Vogue 8607 (out of print)
InstructionsVery Easy Vogue Pattern made it easy to embellish. I was forced to piece the sleeves in order to have enough fabric for the full length coat. This worked out perfectly because of the pattern print.
Type of item: Clothing
Style: Romantic, Retro / Vintage
Vintage embroidered silk, Pro Weft Medium Weight Fusible Interfacing.
What was your inspiration?
My oldest daughter asked for a new coat, specifically ivory brocade with gold. I happened to have this vintage fabric in the stash. It was inherited from a cousin and it is 50-60 years old. I decided to use it to make a "practice coat." The further I went with this, the more I realized that this had the potential to be a special "one of a kind" garment. I took great care with all the details.
I was told that this fabric was made for a specific Vogue one-shouldered evening gown. If anyone out there has any idea what that pattern might be, I'd love to know.
What are you most proud of?
The details, and the freedom I felt to experiment. Piecing the sleeves, I was able to take full advantage of the fabric and feature the flower bouquets more prominently. Also, I got out the attachments for my very old Singer (recently repaired) and discovered that the ruffler works beautifully. I took full advantage of this and made enough ruffle for the entire edge. Also, the coat is completely reversible . . . it can be worn ivory or gold side out.
And I cannot say enough for the interfacing! Pam Erny of Fashion Sewing Supply has it right! The ivory side of the coat is completely interfaced with Pro Weft Medium Weight Fusible Interfacing. This gave the fabric body and structure without any stiffness at all. It also adds warmth and weight. It made all the difference in the success of this project.

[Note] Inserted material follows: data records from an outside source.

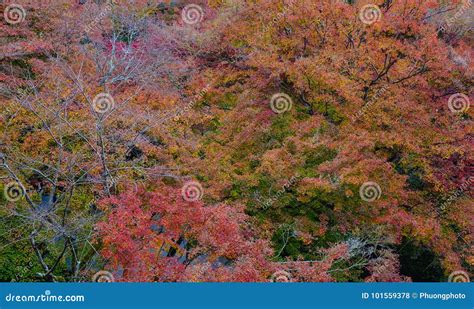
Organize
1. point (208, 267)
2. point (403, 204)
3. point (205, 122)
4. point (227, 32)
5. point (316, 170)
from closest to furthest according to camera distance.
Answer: point (208, 267) → point (316, 170) → point (403, 204) → point (205, 122) → point (227, 32)

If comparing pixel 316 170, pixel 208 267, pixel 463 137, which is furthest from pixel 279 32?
pixel 208 267

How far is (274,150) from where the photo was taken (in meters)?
12.9

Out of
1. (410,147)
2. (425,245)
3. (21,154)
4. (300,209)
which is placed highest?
(410,147)

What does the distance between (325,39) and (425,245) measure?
813 cm

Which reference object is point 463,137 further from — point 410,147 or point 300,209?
point 300,209

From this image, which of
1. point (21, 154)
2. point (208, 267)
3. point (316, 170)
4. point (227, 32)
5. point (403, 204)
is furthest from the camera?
point (227, 32)

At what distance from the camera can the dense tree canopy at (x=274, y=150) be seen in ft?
37.2

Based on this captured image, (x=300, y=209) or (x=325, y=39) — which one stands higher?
(x=325, y=39)

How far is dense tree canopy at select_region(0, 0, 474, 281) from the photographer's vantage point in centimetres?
1134

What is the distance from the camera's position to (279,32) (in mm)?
16359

My one disappointment is the buttons. They are self-fabric buttons . . . extremely lightweight and cheap feeling. Anyone have any advice on how to go about finding a better alternative? I couldn't find any buttons that really looked good. Would love to have buttons made from this fabric . . . just better than this.
Update . . . The new buttons are gorgeous! Pat Mahoney of Pat's Custom Buttons did a wonderful job with my fabric. NOW I'm satisfied with this project!
What advice would you give someone starting this project?
Find a simple pattern and use couture techniques. Once again, I will recommend enrolling in Susan Khalje's Couture Dress Class. The techniques learned in that course have made every garment I've sewn since so much more successful. Hopefully with each project I will get a little bolder and experiment more (play with the fabric . . . let it tell you what it wants to be).